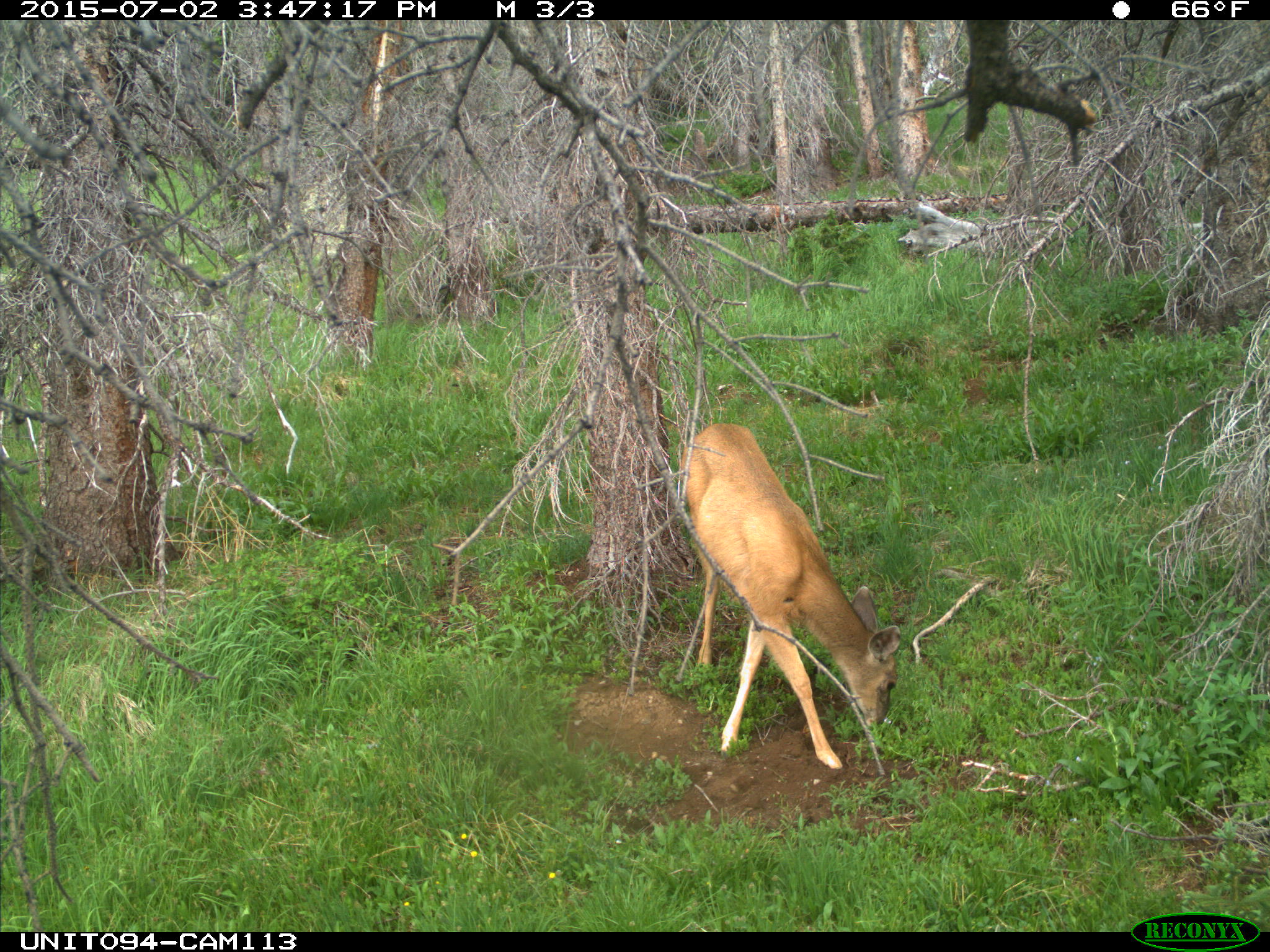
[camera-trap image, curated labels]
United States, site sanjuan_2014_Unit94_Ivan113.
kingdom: Animalia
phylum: Chordata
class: Mammalia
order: Artiodactyla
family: Cervidae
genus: Odocoileus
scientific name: Odocoileus hemionus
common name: mule deer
Odocoileus hemionus (mule deer).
--------------------------------
Exercise prompt: Only the words belong in your copy: restate the data above exactly and leave the images out.

Completed exercise:
[camera-trap image, curated labels]
United States, site sanjuan_2014_Unit94_Ivan113.
kingdom: Animalia
phylum: Chordata
class: Mammalia
order: Artiodactyla
family: Cervidae
genus: Odocoileus
scientific name: Odocoileus hemionus
common name: mule deer
Odocoileus hemionus (mule deer).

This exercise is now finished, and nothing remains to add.